クールな公爵様のゆゆしき恋情
無関心で無感動。いつの頃からかラウラが俺を見る目はいつもそうだ。どうでも良い存在と言われている様で、堪らない気持ちになる。


「随分と早いお出ましだな」

言ったそばから後悔した。
待ちわびていたくせに、何が早いだ。

ラウラの前に出るといつも意固地になってしまう。いつもラウラの隣にいる男が思い浮かび、劣等感を刺激されて攻撃的になってしまう。本当は誰よりも優しくしたいのに。

だが、こんな事を続けていては駄目だ。
ラウラとは将来結婚する事が決まっているが、俺は名前ばかりの妻が欲しい訳じゃないんだ。

自分を戒めて、歩み寄る言葉をかけようとしたその時、ラウラが優雅に頭を下げた。

「アレクセイ様。この度はご招待頂きましてありがとうございます」

久しぶりに聞いた涼やかな声に聞き惚れ、一瞬言葉を失う。その隙を狙う様に、ラウラは流暢に言った。

「ご歓談中にお邪魔をしてしまい申し訳御座いませんでした。
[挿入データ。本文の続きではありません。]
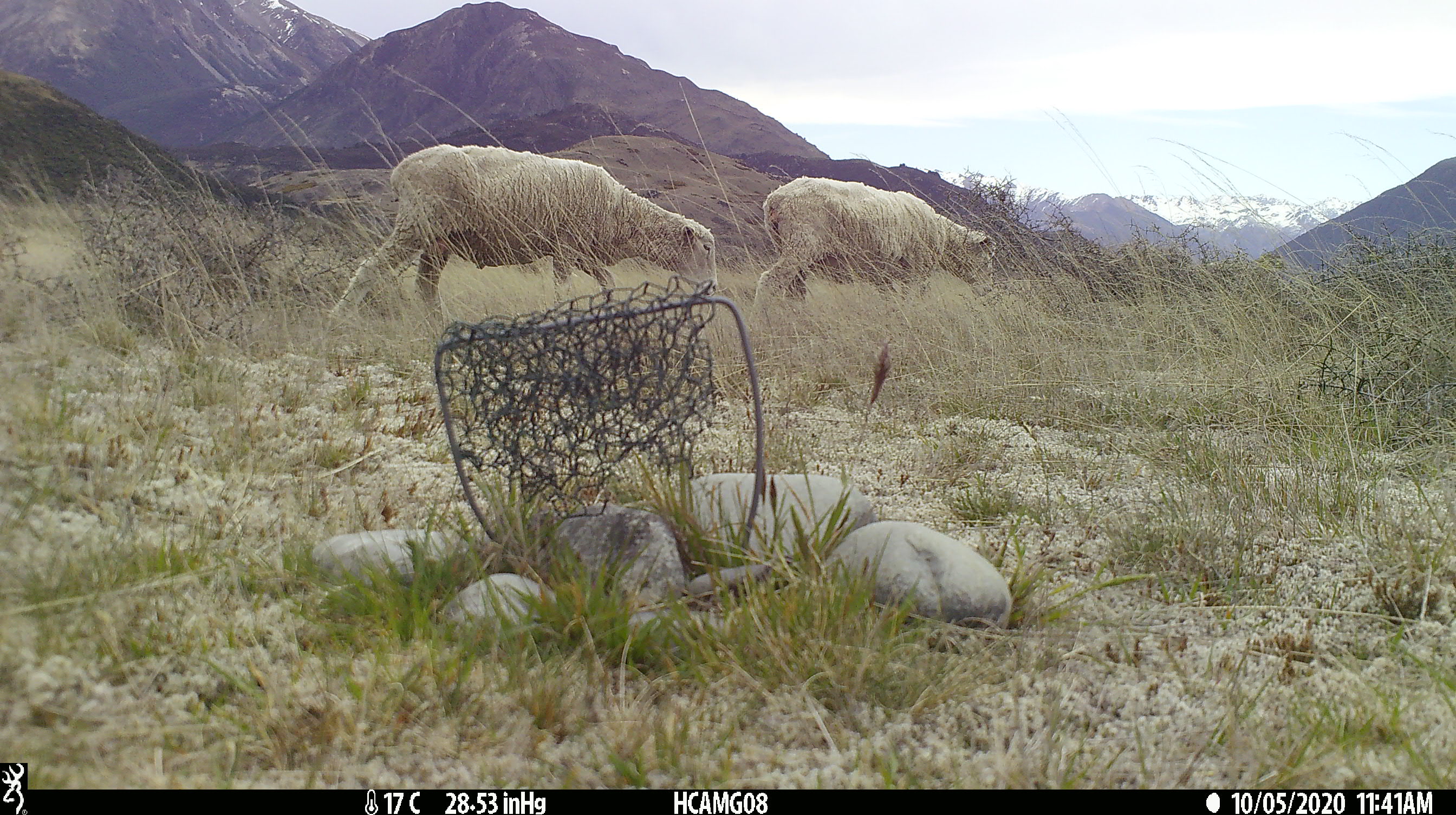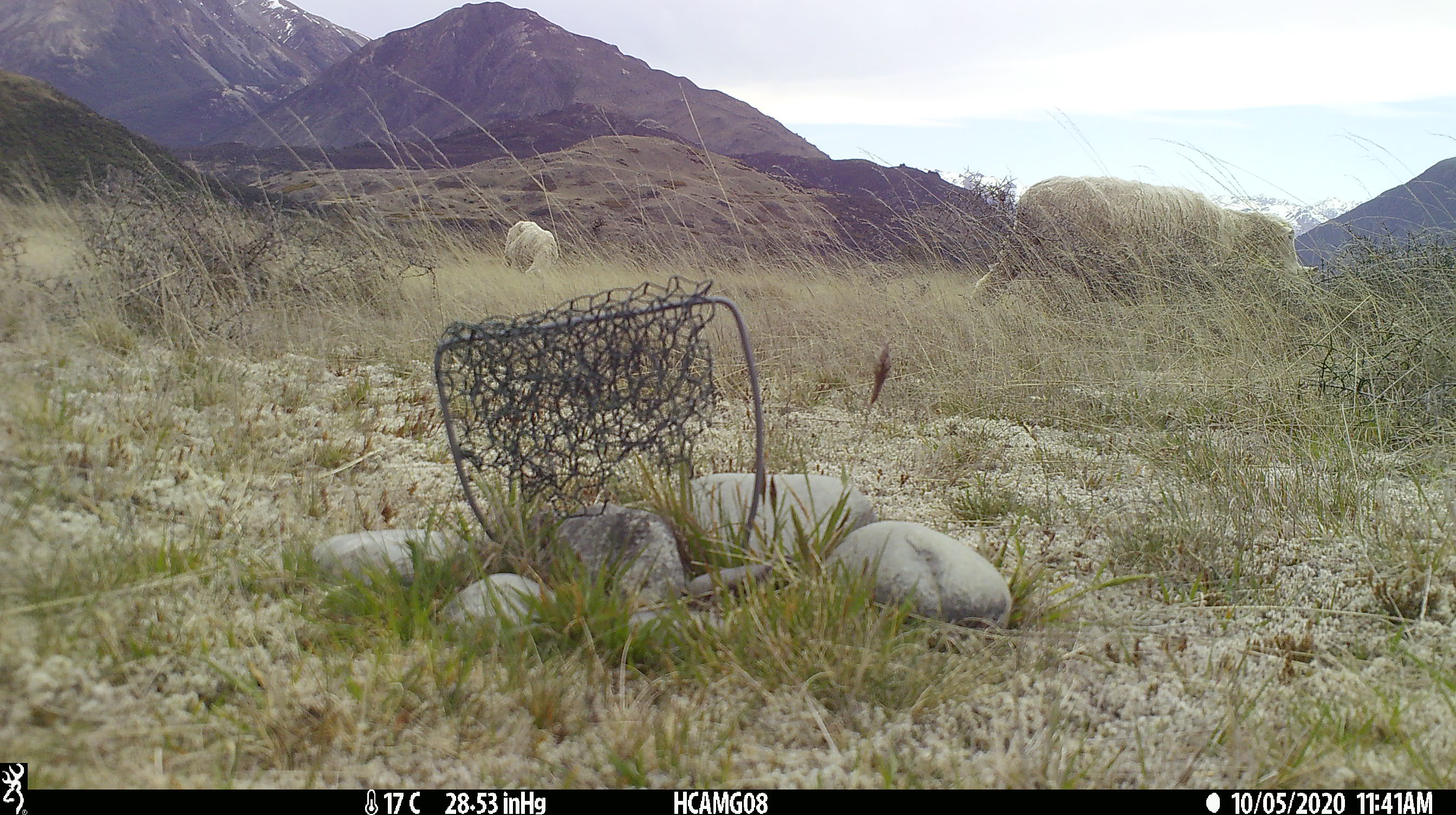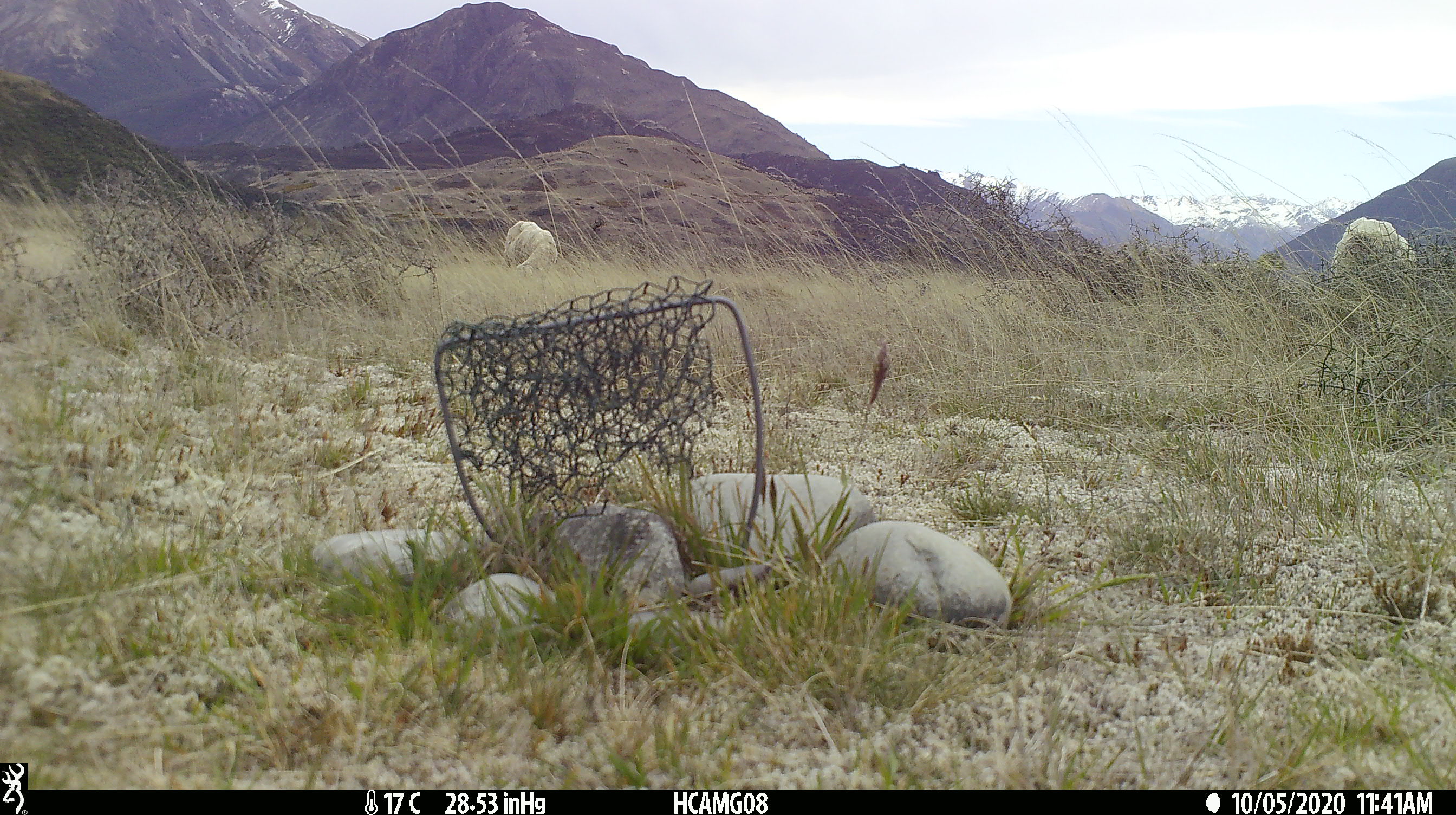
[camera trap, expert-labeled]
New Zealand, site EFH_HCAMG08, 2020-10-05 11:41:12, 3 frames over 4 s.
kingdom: Animalia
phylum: Chordata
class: Mammalia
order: Artiodactyla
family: Bovidae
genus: Ovis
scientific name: Ovis aries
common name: domestic sheep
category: sheep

ご挨拶も済みましたので私は下がらせて頂きます」

は?
お、おい待てよ?
まだ来たばかりだろ?

その、明らかに義理を果たしに来ただけですって態度は何だよ?

俺の心の声に気付かず、ラウラは颯爽と立ち去ろうとしている。

「ラウラ、待て」

とにかく呼び止めた。
ラウラが立ち止まり振り返る。

ほっとしたのも束の間、ラウラの首元を飾る首飾りを見た俺は、大きな衝撃を受けて息をのんだ。